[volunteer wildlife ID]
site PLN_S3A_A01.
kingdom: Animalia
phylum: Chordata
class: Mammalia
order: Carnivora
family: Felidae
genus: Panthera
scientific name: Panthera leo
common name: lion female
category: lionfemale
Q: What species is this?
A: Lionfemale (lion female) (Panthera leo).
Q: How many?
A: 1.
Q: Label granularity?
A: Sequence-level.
※
EXERCISE PROMPT ▸ Copy the entries word for word. Start at the first line and end with the line containing "Q: What species is this?".

TASK SOLUTION ▸
[volunteer wildlife ID]
site PLN_S3A_A01.
kingdom: Animalia
phylum: Chordata
class: Mammalia
order: Carnivora
family: Felidae
genus: Panthera
scientific name: Panthera leo
common name: lion female
category: lionfemale
Q: What species is this?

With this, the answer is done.